In terms of simple pleasures, I preferred the roasted-apple crumb galette: The apples have that wonderful, deep sweetness that roasting promotes, while the brown-betty topping adds a buttery sweetness. The galette itself is excellent, the exterior of the crust flaky, the interior just substantial enough to support the apple slices.

The bakery's full menu is considerable (and I haven't even reached the savory options yet): bread pudding and brownies, breakfast breads and truffles. I sampled two different muffins, the blueberry-brown butter and the orange, cranberry and candied walnut. The former was excellent, the blueberries — a blueberry jam, to be precise — a nice balance of tart and sweet. The orange-cranberry-walnut was a dud, though. The ingredients were a sensible combination, but the muffin was dry. Besides that muffin, the only other dud is the coffee, from local roaster Chauvin, which isn't on par with the quality of the baked goods here.
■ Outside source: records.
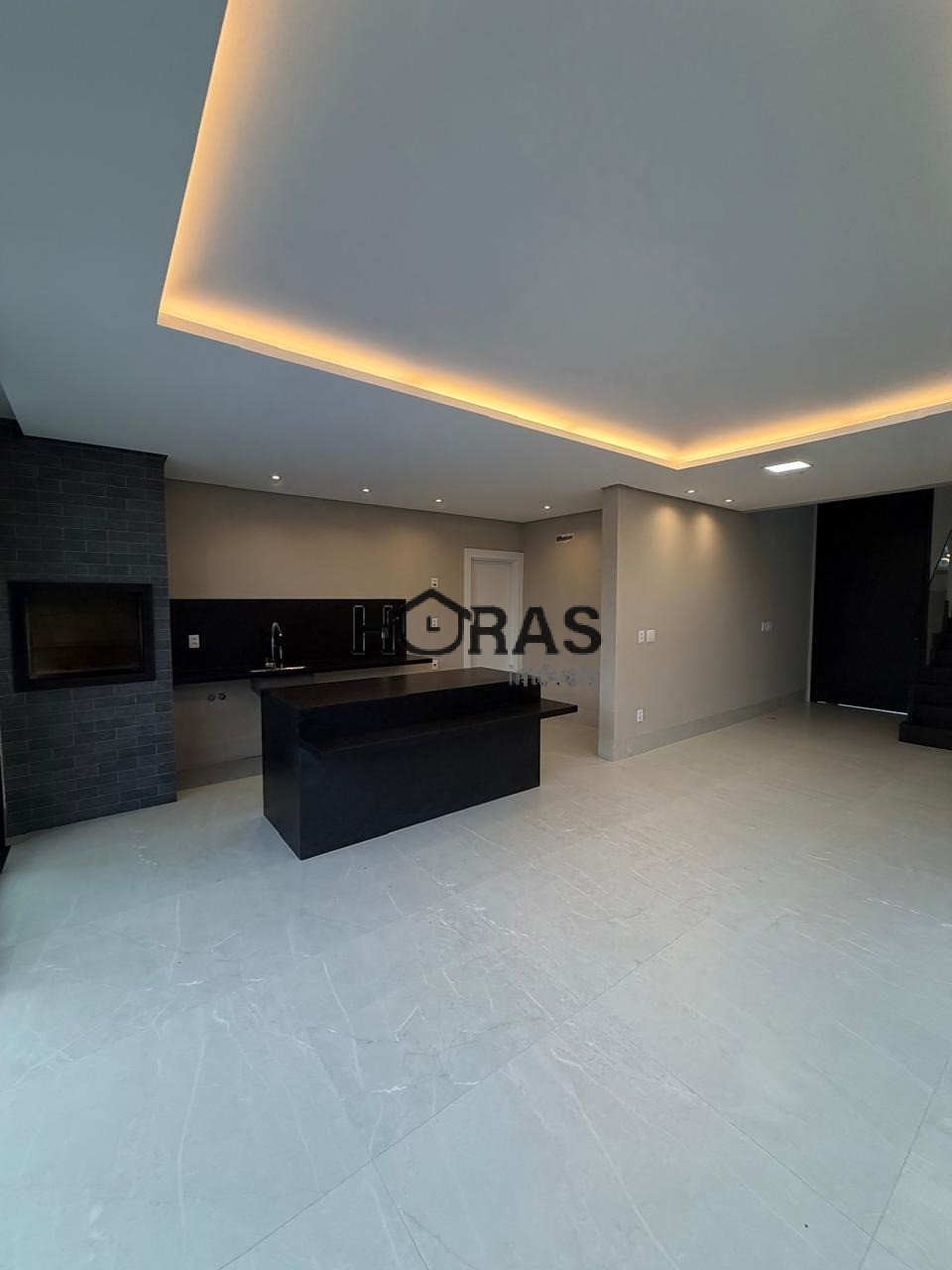 Casa, 3 quartos - Foto 18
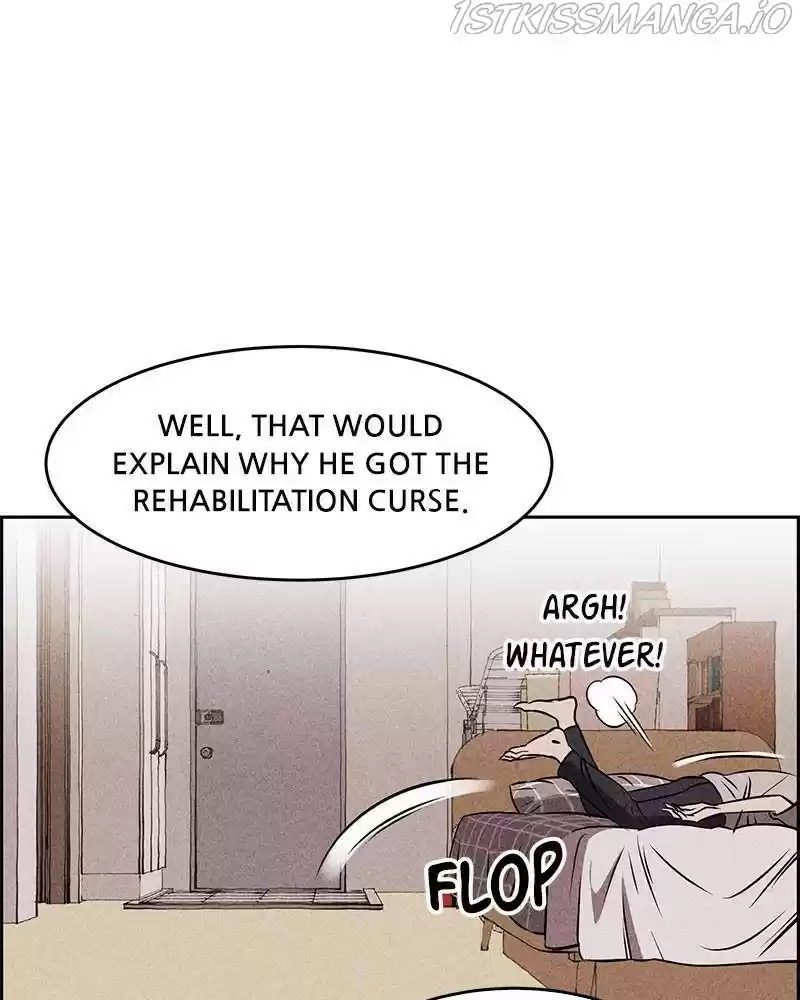 Flawed Almighty Chapter 7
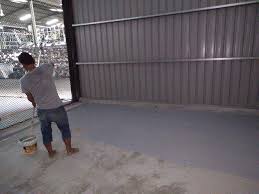 Meskipun berada di kawasan tmii, tetapi tiket masuk ke kawasan snowbay terpisah dengan tiket masuk ke tmii. Top Paint Coating Sdn Bhd Beitrage Facebook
Savory dishes include quiche and a few pastries (bacon and cheese, chèvre and fresh herbs). A few hot savory items are available until 11 a.m. each morning, including freshly made buttermilk biscuits topped with thick, peppery sausage gravy. The biscuits were a touch heavier than I prefer, though the flavor was quite good and the gravy excellent, a satisfying blend of cream and spice.

There is also a daily lunch special. On my visit it was braised beef with mashed potatoes and a side salad: simple comfort food, well prepared and, in a nice, homey touch, served from what looked like a Crock-Pot. The only downside? My lunch was so heavy that I had to wait a few hours to try the pastries I bought to go.

If bakers are half the scientists the rest of us think they are, they would figure out a magic pill to allow us to enjoy their treats after a full meal.